Questo è il sesto album del texano triste, Calvin Russell, l'uomo dal volto rugoso e scavato, l'uomo che la vita ha temprato duramente. Nato povero, sesto figlio di una coppia che, originariamente, lavorava come cuoco e cameriera in un ristorante, Calvin ha vissuto a lungo come un hobo vagando per il Texas: è finito in prigione nel 1985 ed ha pagato duramente una inutile leggerezza. La vita lo ha forgiato ed ha segnato il suo volto, ma il suo cuore, la sua anima hanno subito una profonda mutazione e, sul finire degli anni ottanta, ha cominciato a prendere sul serio la propria carriera di musicista.

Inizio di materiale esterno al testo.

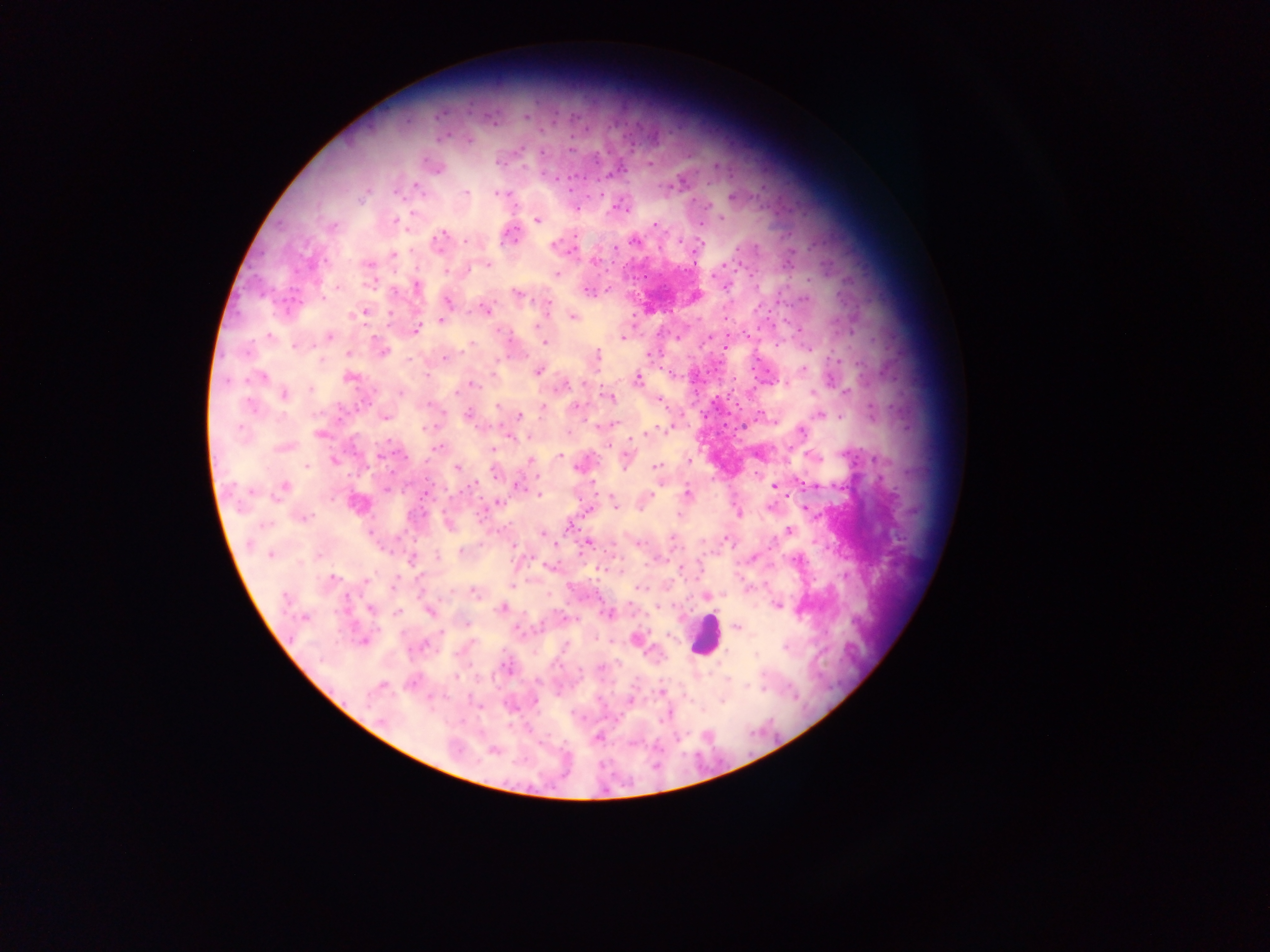

Approximate centers as [x, y] in pixels. Plasmodium parasite locations: [527, 116], [468, 139], [542, 152], [649, 163], [434, 166], [681, 180], [416, 186], [465, 193], [500, 193], [506, 194], [733, 197], [576, 209], [721, 218], [538, 219], [394, 221], [701, 224], [332, 225], [656, 225], [510, 236], [439, 241], [467, 241], [634, 241], [554, 246], [571, 250], [393, 255], [594, 261], [368, 265], [486, 265], [557, 274], [371, 282], [726, 285], [415, 286], [588, 291], [518, 293], [694, 296], [447, 300], [486, 310], [361, 313], [572, 315], [442, 320], [416, 329], [624, 336], [328, 337], [545, 342], [382, 351], [648, 353], [596, 355], [804, 369], [538, 370], [259, 376], [350, 376], [637, 380], [473, 383], [787, 383], [564, 384], [284, 394], [609, 395], [659, 400], [496, 406], [543, 407], [576, 407], [821, 414], [468, 415], [384, 416], [520, 416], [614, 422], [603, 424], [801, 431], [320, 434], [509, 436], [283, 447], [438, 448], [493, 449], [758, 453], [559, 456], [811, 456], [625, 458], [334, 460], [530, 461], [581, 466], [656, 466], [457, 467], [495, 472], [474, 485], [517, 485], [774, 486], [386, 488], [283, 489], [424, 494], [687, 494], [538, 495], [648, 496], [496, 502], [357, 503], [613, 503], [738, 514], [302, 517], [448, 523], [569, 525], [789, 530], [543, 534], [726, 538], [587, 542], [511, 544], [461, 551], [270, 554], [438, 556], [752, 557], [412, 559], [550, 566], [513, 585], [638, 587], [476, 591], [706, 596], [778, 605], [502, 608], [371, 609], [430, 611], [397, 613], [607, 613], [464, 623], [737, 627], [636, 639], [363, 640], [756, 654], [505, 667], [661, 691], [723, 699], [630, 700], [534, 702], [596, 738], [493, 750]. Leukocyte locations: [704, 636]. Image is 1270×952 pixels. Thick blood film. Collected in Ghana. Mobile-phone photograph taken through the microscope. Single field of view.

Oggi, a 49 anni, è diventato famoso in Francia, conosciuto in mezza Europa, ma rimane completamente sconosciuto in patria. I suoi dischi non sono mai stati editi oltre Atlantico. Ma in Francia il suo contratto è in mano alla Sony e, presto o tardi, giustizia sarà fatta. Patrick Mathe, il boss della defunta New Rose, lo ha scoperto ad Austin nel 1989 e lo ha messo immediamente sotto contratto. Da quel momento Calvin ha inciso cinque dischi: «A crack in time», un debutto di grande effetto, «Sounds from the fourth world», «Soldier» (prodotto dal pard di Ry Cooder, Jim Dickinson), «Le voyager» (registrato dal vivo) ed il recente, molto roccato, «Dream of the dog».
«Calvin Russell» lo vede tornare verso atmosfere più acustiche, pur non tralasciando la sua anima elettrica, di nuovo prodotto da Jim Dickinson. Dickinson, amico di lunga data di Ry Cooder, produttore e collaboratore di gente come Alex Chilton, Big Star, Albert King, Texas Tornados, Green on Red, Mojo Nixon, Joe «King» Carrasco, ha scelto la via della semplicità: infatti ha affiancato a Calvin pochi, ma grandi, musicisti. Chuck Prophet, ex Green on Red, si occupa delle chitarre, mentre la sezione ritmica regina degli studi Muscle Shoals, David Hood e Roger Hawkins provvede a basso e batteria.
Il suono è aspro e dolce al tempo stesso, desertico e avvolgente, sinuoso e tagliente: «Calvin Russell» è probabilmente il disco più bello del texano triste e merita, per l'ennesima volta, una segnalazione positiva. Ci sono diverse ballate dal tessuto acustico, un paio di grandi covers e, in tre canzoni, l'iniziazione al gospel di Russell, con un coro femminile dietro alla sua voce. Dickinson ha badato al sodo, non ci sono strumenti di troppo, solo quella voce arsa dal sole, la chitarra potente di Prophet e la ritmica rocciosa di Hood & Hawkins.